Dalal Street Voice: 2022 will be more volatile than 2021 for equity investors; sector rotation to work better: Mohit Ralhan of TIW Private Equity
In an interview with Zeebiz's Kshitij Anand, Ralhan said that a sector rotation strategy is likely to work better with a focus on a few sectors like technology, real estate, and consumer amongst others.
Mohit Ralhan, Managing Partner & Chief Investment Officer of TIW Private Equity, said that 2022 is expected to be relatively more volatile, when it comes to equity investing, overall, investors should still expect a lower double-digit return.

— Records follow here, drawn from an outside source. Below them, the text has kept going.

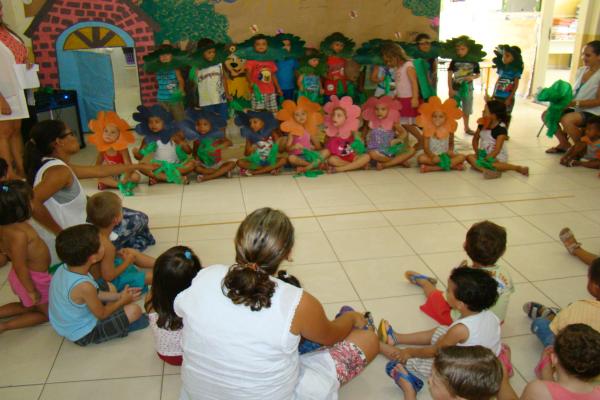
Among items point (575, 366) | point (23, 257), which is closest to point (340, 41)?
point (23, 257)

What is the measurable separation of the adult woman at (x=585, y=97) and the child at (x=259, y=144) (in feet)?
9.88

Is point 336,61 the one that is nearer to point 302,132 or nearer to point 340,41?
point 340,41

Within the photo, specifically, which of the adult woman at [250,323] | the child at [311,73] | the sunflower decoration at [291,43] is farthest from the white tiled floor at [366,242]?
the sunflower decoration at [291,43]

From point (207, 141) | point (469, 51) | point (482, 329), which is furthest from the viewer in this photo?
point (469, 51)

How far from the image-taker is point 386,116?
506 cm

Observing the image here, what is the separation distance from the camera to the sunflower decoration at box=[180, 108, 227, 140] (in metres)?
4.78

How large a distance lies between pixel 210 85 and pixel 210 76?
101mm

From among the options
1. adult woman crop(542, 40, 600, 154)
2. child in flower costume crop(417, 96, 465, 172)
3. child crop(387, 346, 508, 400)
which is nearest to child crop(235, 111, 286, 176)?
child in flower costume crop(417, 96, 465, 172)

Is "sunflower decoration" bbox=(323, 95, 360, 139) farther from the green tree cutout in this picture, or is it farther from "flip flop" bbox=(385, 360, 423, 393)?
"flip flop" bbox=(385, 360, 423, 393)

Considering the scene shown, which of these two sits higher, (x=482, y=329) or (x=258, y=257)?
(x=258, y=257)

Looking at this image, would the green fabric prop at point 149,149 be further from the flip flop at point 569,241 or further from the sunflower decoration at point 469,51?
the flip flop at point 569,241

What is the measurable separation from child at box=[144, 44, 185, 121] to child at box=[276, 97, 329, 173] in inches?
58.0

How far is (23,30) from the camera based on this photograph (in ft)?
19.6

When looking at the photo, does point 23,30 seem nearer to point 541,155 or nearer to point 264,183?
point 264,183
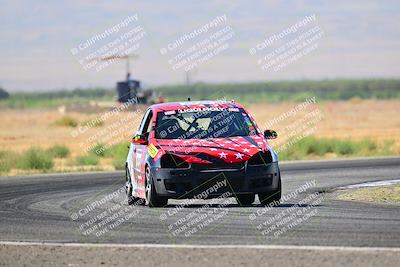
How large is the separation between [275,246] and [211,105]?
680 cm

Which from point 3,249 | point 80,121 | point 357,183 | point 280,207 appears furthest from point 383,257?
point 80,121

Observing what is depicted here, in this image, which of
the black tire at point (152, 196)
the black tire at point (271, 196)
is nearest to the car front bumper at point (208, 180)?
the black tire at point (152, 196)

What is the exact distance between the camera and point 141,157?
18.5 meters

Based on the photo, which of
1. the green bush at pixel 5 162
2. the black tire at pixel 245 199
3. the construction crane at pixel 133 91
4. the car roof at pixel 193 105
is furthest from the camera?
the construction crane at pixel 133 91

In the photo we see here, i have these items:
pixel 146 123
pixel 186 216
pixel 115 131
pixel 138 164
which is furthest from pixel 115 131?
pixel 186 216

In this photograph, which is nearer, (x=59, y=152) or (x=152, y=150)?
(x=152, y=150)

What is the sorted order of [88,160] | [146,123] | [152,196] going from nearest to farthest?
[152,196], [146,123], [88,160]

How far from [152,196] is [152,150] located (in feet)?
2.31

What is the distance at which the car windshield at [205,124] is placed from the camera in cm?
1836

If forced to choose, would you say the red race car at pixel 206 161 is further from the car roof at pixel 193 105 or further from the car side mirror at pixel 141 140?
the car roof at pixel 193 105

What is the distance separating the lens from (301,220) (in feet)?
49.4

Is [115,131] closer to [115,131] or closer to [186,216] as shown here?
[115,131]

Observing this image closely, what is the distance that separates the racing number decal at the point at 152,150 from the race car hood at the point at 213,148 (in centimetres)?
7

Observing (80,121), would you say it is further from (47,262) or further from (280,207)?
(47,262)
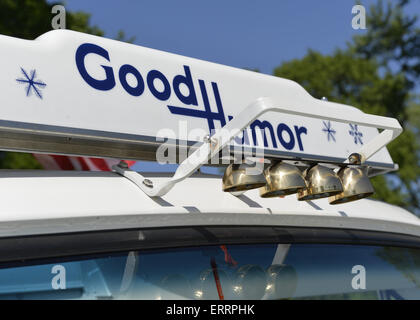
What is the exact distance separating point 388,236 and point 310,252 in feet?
1.40

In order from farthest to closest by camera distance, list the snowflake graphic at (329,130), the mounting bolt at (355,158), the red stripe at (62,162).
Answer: the red stripe at (62,162), the snowflake graphic at (329,130), the mounting bolt at (355,158)

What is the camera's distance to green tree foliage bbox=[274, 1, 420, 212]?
2405 cm

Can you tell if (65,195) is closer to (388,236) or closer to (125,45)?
(125,45)

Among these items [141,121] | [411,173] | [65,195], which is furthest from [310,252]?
[411,173]

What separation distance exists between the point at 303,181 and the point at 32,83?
0.82 metres

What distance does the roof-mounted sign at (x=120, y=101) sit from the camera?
4.69 ft

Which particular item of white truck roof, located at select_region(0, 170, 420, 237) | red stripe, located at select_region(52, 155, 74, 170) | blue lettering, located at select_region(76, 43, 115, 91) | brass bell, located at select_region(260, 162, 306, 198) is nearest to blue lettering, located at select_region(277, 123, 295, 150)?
white truck roof, located at select_region(0, 170, 420, 237)

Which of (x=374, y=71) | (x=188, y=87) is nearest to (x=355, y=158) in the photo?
(x=188, y=87)

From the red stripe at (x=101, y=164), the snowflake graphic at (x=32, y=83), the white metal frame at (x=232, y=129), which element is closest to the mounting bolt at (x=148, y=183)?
the white metal frame at (x=232, y=129)

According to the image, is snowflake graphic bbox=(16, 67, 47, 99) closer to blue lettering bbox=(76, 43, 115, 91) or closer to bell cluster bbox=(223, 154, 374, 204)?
blue lettering bbox=(76, 43, 115, 91)

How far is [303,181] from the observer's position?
62.9 inches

In an interview with Zeebiz's Kshitij Anand, Ralhan said that a sector rotation strategy is likely to work better with a focus on a few sectors like technology, real estate, and consumer amongst others.
Edited Excerpts:
Q) US Fed signals three rate hikes in 2022 as the inflation fight begins. How will it impact Indian markets?
A) The recent announcements by the US Fed are likely to decrease the liquidity in the emerging markets (EMs) including India.
Over the last few weeks, Indian markets have been undergoing through a downward pressure in anticipation of the rate hike by Fed and accelerated tapering, and therefore some part of the impact was already priced in.
There was uncertainty on the quantum of tapering and schedule of the rate hike, which has now become clearer. This information will also get priced in over a few sessions as different market participants do their own analysis and react to this.
This is primarily driven by liquidity and global asset allocation frameworks used by foreign institutional investors.
Since the Indian economy has been recovering quite strongly, the overall impact of Fed announcements is expected to be relatively smaller, and post some stabilization, the bull run in India is likely to continue based on domestic factors.
Q) We have seen some big moves on the currency. How will it impact the currency in the short and medium-term time frame?
A) In the short-term there will be pressure on INR, as the likely impact of the US Fed announcement is a reallocation of global investment portfolios resulting in the outward movement of the dollar.
In the medium term, it should get stabilized and may also strengthen a bit, depending upon the market actions and policy response of the Reserve Bank of India (RBI).
Q) Could we see some more outflows from FPIs as US Fed begins to tight monetary policy?
A) The dot plan of the US Fed has been outlined quite clearly, which indicates that the Fed expects to raise policy rates three times in 2022 and three times in 2023 based on median projections.
At the same time, the US Fed has also indicated that it will monitor the risks posed by the Omicron variant and it is likely to postpone rate hikes if the economy starts taking a hit.
Since this information is very much public now, the markets will price it in over a few sessions with some outflow from FPIs but there is not likely to be an elongated outflow from FPIs due to this specific reason.
India’s domestic factors including the sustainability of its economic recovery and handling of the Omicron variant will be more critical.
Q) What should be the strategy of investors in 2022 amid potential 3 rate hikes from the US Fed, and the RBI could also look at raising rates?
A) 2022 is expected to be relatively more volatile when it comes to equity investing. Overall, the investors should still expect a lower double-digit return.
It is expected to be a year of normalization and volatility can be used by long-term investors to buy stocks at favorable prices.
A sector rotation strategy is likely to work better with a focus on a few sectors like technology, real estate, and consumer amongst others.
(Disclaimer: The views/suggestions/advice expressed here in this article are solely by investment experts. Zee Business suggests its readers to consult with their investment advisers before making any financial decision.)